I’m here to give you permission to breathe.
I’ve spent my career working in K-12 and early-childhood education. There’s precious little that researchers agree on when it comes to what works best for children — witness the raging debates over school choice, funding, curriculum, and much more. Yet here’s a consensus for the wide-ranging topics of potential parental worries: Children who have loving, predictable, secure relationships with adults are set up to thrive. Positive relationships are the undisputed, undefeated, take-down-all-comers champion of child development.
Don’t take my word for it. Here’s an interdisciplinary set of experts in the report “From Neurons to Neighborhoods: The Science of Early Childhood Development”: “Children grow and thrive in the context of close and dependable relationships that provide love and nurturance, security, responsive interaction, and encouragement for exploration … children’s early development depends on the health and well-being of their parents.”
That sleep loss we suffer over, from academic success to kindness, can be quelled from just loving the heck out of our kids.
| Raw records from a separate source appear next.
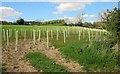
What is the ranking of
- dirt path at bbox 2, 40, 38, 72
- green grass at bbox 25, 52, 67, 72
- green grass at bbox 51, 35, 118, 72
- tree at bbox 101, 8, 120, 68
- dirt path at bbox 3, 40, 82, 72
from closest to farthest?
green grass at bbox 25, 52, 67, 72, dirt path at bbox 2, 40, 38, 72, dirt path at bbox 3, 40, 82, 72, green grass at bbox 51, 35, 118, 72, tree at bbox 101, 8, 120, 68

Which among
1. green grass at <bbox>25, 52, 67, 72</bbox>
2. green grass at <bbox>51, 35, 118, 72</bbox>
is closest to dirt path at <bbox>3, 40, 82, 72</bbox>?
green grass at <bbox>25, 52, 67, 72</bbox>

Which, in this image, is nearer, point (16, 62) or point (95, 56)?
point (16, 62)

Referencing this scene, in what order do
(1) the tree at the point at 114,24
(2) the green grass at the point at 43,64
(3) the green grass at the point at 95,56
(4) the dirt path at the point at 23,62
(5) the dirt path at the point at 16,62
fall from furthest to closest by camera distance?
(1) the tree at the point at 114,24
(3) the green grass at the point at 95,56
(4) the dirt path at the point at 23,62
(5) the dirt path at the point at 16,62
(2) the green grass at the point at 43,64

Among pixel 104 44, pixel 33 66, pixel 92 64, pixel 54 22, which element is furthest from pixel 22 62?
pixel 54 22

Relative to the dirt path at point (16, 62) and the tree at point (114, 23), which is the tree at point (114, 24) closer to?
the tree at point (114, 23)

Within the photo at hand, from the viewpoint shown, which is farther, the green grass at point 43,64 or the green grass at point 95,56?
the green grass at point 95,56

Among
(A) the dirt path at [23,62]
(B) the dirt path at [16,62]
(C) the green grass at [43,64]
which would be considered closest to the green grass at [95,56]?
(A) the dirt path at [23,62]

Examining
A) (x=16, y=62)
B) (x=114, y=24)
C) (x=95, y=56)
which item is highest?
Result: (x=114, y=24)

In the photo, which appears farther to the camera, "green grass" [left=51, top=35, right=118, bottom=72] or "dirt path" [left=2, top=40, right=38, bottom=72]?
"green grass" [left=51, top=35, right=118, bottom=72]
This doesn’t mean being perfect and never slipping up or raising our voices; kids’ brains respond to the aggregate sum of their relational experiences. They need those boundaries, and it’s okay if we parents aren’t perfect.
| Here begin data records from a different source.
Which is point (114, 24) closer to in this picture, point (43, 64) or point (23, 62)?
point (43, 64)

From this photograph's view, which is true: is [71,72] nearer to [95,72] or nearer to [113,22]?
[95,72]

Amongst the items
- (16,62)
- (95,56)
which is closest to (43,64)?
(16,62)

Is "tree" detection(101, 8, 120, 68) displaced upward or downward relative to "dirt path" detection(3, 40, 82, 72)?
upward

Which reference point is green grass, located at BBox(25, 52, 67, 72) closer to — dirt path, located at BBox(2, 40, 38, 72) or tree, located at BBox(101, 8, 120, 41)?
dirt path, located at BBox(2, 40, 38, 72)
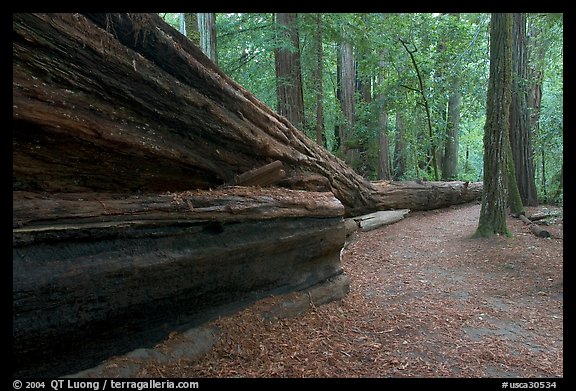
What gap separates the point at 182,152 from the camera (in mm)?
3633

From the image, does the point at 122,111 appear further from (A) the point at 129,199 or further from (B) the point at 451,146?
(B) the point at 451,146

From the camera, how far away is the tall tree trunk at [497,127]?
7281mm

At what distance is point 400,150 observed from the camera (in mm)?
17281

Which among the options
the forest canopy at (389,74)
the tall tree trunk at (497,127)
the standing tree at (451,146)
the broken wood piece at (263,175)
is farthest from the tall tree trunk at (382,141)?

Journalist and author Paul Tough writes in the book “How Children Succeed” about a powerful Minnesota study that showed: “In preschool, two-thirds of children [who had been securely attached to caregivers at infancy] were categorized by their teachers as ‘effective’ in terms of their behavior, meaning they were attentive and engaged and rarely acted out in class. … The researchers followed the children through high school, where they found that early parental care predicted which students would graduate even more reliably than IQ or achievement-test scores.”
Perhaps most poignantly, here’s Bruce Perry, the child psychologist and trauma specialist who has worked with children from the most horrific of circumstances, such as the survivors of the Branch Davidian cult in Waco, Tex.: “Relationships are the agents of change, and the most powerful therapy is human love.”
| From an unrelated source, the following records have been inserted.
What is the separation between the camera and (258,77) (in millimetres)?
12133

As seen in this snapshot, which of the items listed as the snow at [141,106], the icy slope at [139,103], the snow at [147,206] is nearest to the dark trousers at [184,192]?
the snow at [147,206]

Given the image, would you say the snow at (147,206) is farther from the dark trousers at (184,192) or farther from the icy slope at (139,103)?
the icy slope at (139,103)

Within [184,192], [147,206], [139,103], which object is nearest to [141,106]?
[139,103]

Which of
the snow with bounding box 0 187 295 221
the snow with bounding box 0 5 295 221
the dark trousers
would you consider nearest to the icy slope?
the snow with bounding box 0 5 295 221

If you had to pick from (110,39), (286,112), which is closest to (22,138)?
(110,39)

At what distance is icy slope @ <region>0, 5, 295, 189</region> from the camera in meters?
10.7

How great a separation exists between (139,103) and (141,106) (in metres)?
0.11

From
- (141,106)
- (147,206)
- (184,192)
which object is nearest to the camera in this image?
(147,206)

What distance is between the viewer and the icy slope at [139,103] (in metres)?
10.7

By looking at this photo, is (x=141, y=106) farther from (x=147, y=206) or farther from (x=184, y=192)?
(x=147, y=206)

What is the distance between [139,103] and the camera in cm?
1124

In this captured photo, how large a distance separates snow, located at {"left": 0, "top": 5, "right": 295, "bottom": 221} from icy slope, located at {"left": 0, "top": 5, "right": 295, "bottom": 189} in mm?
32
Yet this decidedly is not the message that modern parents receive.
It doesn’t have to be this way. Time spent with children today isn’t much different, in number of hours, than it was in the past. But time spent on hands-on activities together has increased the most. So although they spend time with their kids, parents feel more stressedand rushed and as if they aren’t actually there with their children.
I have a proposal, parents: Let’s redefine what it means to be a good parent.
Certainly each child has different needs, and hands-on care isn’t inherently bad. But universally, children need the same foundation, and this is where the focus should be.
Let your children know that they are loved and that nothing they can do will ever make you love them any less.
Respond to your children’s bids for attention. That doesn’t mean you always have to do what they want, but look them in the eye and make sure their need is addressed, even — or especially — if that means coaching them to address it themselves.
Be predictable. Children need to know that when they cry, they will be comforted. They need to know that when they have a question, their voice will be heard (though they may have to wait until it’s appropriate). When you’re unpredictable, talk about it afterward and make up.
Find time for intentional interactions. Read a book to them. Go for a walk together. Bake cookies. It doesn’t have to be long — children have an entertainingly terrible sense of time — just make it a consistent routine. Intentional time, even 15 minutes, is relational gold.
If all you ever do for your child is provide basic physical needs and cultivate a warm, predictable relationship (and, okay, read with them a lot), they will be in amazing, fantastic shape for life. The best part is that in cultivating that relationship, you’re naturally going to cross into spheres of literacy and numeracy and physicality and character building and supporting their passions and all the other million developmental things we stress about daily.
More than anything, this means parents can give themselves permission to take a deep breath and relax their shoulders. If the shoulders won’t budge, think about it this way — reducing stress improves the ability to build relationships, so slowing down on trying to help your kid succeed is actually helping your kid succeed.
Despite recent headlines and fallout from them, society will frown upon (at least for now) those who opt out of the overscheduled, pressure-filled model of parenting, despite its disconnect from the way young brains develop. Be strong, parents. The best thing we can do for ourselves and our children is to adopt the new mantra: Relationships first.”
Elliot Haspel is a former elementary school teacher who works in early childhood and K-12 education policy. He holds an M.Ed. in education policy and management from Harvard’s Graduate School of Education. He lives in Richmond with his wife and two daughters.
Great post! This was just the kind of advice I needed as a young parent. A friend, who happened to be a child psychologist, once told me, “If a child never falls, he will never learn to pick himself up.” That helped my shoulders relax!